Téhéran a mis en garde dimanche les Européens contre toute obstruction à ses exportations de pétrole, jugeant que la multiplication des incidents compromettait les efforts en cours pour sauver l’accord nucléaire de 2015 fragilisé par le retrait américain.
« Tout obstacle à la façon dont l’Iran exporte son pétrole va à l’encontre du JCPOA (l’accord nucléaire) », a souligné le vice-ministre iranien des Affaires étrangères, Abbas Araghchi, après une réunion à Vienne avec les Etats parties (France, Royaume-Uni, Allemagne, Russie et Chine) à cet accord.
Le diplomate a fait expressément référence à l’arraisonnement début juillet du pétrolier iranien Grace 1 par les autorités britanniques au large de Gibraltar, qui a contribué à dégrader un contexte déjà marqué par de vives tensions dans le Golfe.
Téhéran juge vital le maintien de sa capacité à exporter son pétrole, le principal acquis qu’il avait retiré de l’accord conclu il y a quatre ans avec les grandes puissances.
Araghchi avait déjà souligné plus tôt dimanche à la télévision iranienne que les Etats européens ne devaient opposer « aucun obstacle » aux exportations iraniennes de pétrole s’ils voulaient espérer sauver l’accord, destiné à garantir la nature strictement pacifique du programme nucléaire de Téhéran.
« Nous ne voulons pas une réunion de pure forme, mais des discussions sérieuses ayant des résultats clairs », a-t-il noté.
Cet accord est entré en déliquescence après le retrait unilatéral américain en 2018 et le rétablissement de lourdes sanctions contre l’Iran par le président Donald Trump.

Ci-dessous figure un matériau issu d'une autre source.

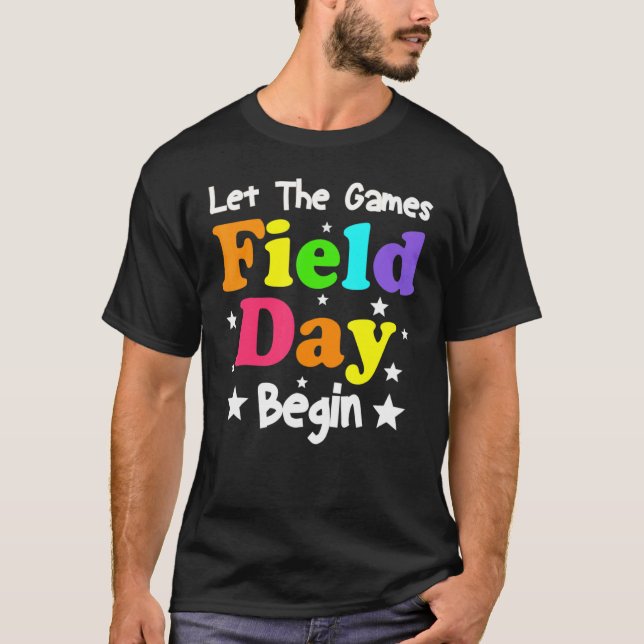 Field Day Let The Games Begin Last Day Of School B T-Shirt (Front)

En riposte, Téhéran s’est affranchi début juillet de certains de ses engagements et menace de poursuivre son désengagement graduel de l’accord si les autres Etats parties ne lui permettent pas de contourner les sanctions américaines.
« Bonne ambiance »
Le dialogue n’est toutefois pas rompu et les pourparlers de Vienne, qui se sont déroulés au niveau des directeurs politiques, ont eu lieu dimanche dans une atmosphère « constructive », a souligné M. Araghchi.

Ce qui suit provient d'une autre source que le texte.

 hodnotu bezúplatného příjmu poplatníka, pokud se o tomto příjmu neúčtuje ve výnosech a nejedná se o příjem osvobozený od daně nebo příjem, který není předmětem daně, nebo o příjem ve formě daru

« Tous les participants restants au JCPOA restent déterminés à sauver cet accord qui représente un grand succès diplomatique », a-t-il assuré.
Un avis partagé par les services de la cheffe de la diplomatie européenne Federica Mogherini, selon un communiqué diffusé à Bruxelles.

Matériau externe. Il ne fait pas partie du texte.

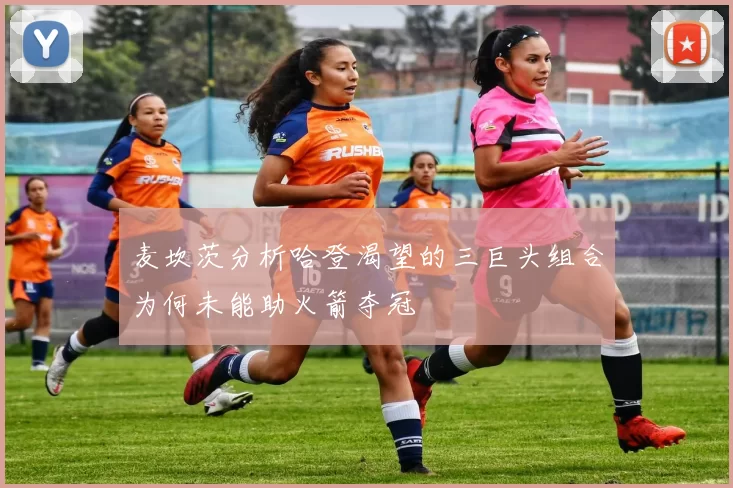 麦坎茨分析哈登渴望的三巨头组合为何未能助火箭夺冠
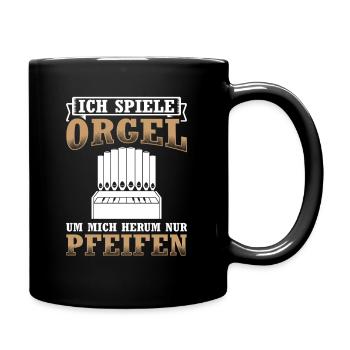 Ich Spiele Orgel Nur Pfeifen Organist Orgelspieler - Tasse einfarbig - Schwarz - Rechts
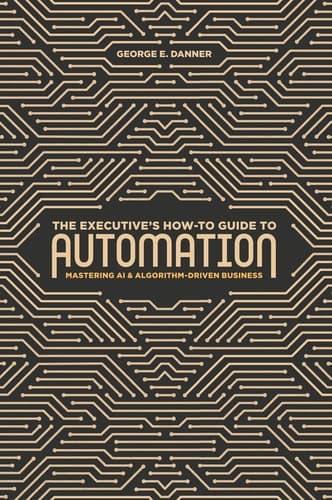 The Executive's How-To Guide to Automation Mastering AI and Algorithm-Driven Business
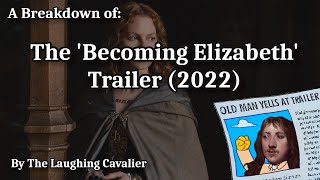 A Breakdown of The Becoming Elizabeth Trailer 2022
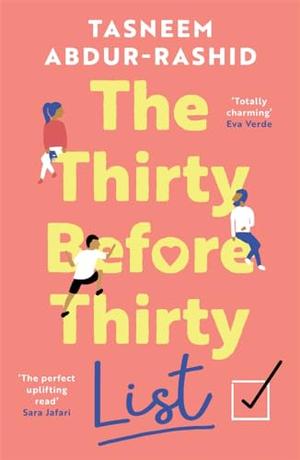 The Thirty Before Thirty List: An uplifting novel about missed chances and new beginnings by Tasneem Abdur-Rashid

Les pourparlers dimanche ont été émaillés de « tensions » mais se sont déroulés dans une « très bonne ambiance », a pour sa part dit le représentant chinois, Fu Cong.
Les différents protagonistes ont convenu de poursuivre leurs efforts pour trouver des « solutions pratiques » afin de permettre à Téhéran de continuer à commercer avec le reste du monde, a déclaré le diplomate iranien. Il a relevé que la chambre de troc Instex mise en place par les Européens ne fonctionnait « pas encore » mais était « en cours de finalisation ».
Pour le débloquer le dossier, « il a été convenu de convoquer une réunion au niveau ministériel dans un avenir proche », selon le communiqué des services de Mme Mogherini. Mais, cela « requiert encore de la préparation », a relevé M. Araghchi.
Plus tôt dans la journée, le président de l’Organisation iranienne de l’énergie atomique (OIEA), Ali Akbar Salehi, a participé à une audition devant une commission parlementaire. « Nous n’avons d’autre choix que de développer nos activités nucléaires pacifiques pour répondre aux besoins du pays en matière d’énergie », a déclaré M. Salehi. Et d’expliquer : la production de 1 000 MW d’électricité nucléaire permettrait d’économiser près de 11 millions de barils de pétrole qui auraient autrement dû être consommés dans les centrales thermiques.
Ces efforts pour tenter de maintenir à flot l’accord nucléaire de 2015 interviennent sur fond de montée des tensions dans le Golfe, où Londres a proposé le déploiement d’une mission navale européenne.
Rohani désavoue l’initiative britannique
Le président iranien Hassan Rohani a fermement désavoué dimanche l’initiative britannique, qualifiant « la présence de forces étrangères » de « principale source de tensions » dans la région.
Téhéran juge que la sécurité dans le Golfe doit être assurée par les pays de cette région riche en pétrole, à commencer par sa propre marine.
La proposition britannique a également été fraîchement accueillie par la France. « Nous ne voulons pas contribuer à une force qui pourrait être perçue comme aggravant les tensions », a assuré la ministre française des Armées, Florence Parly.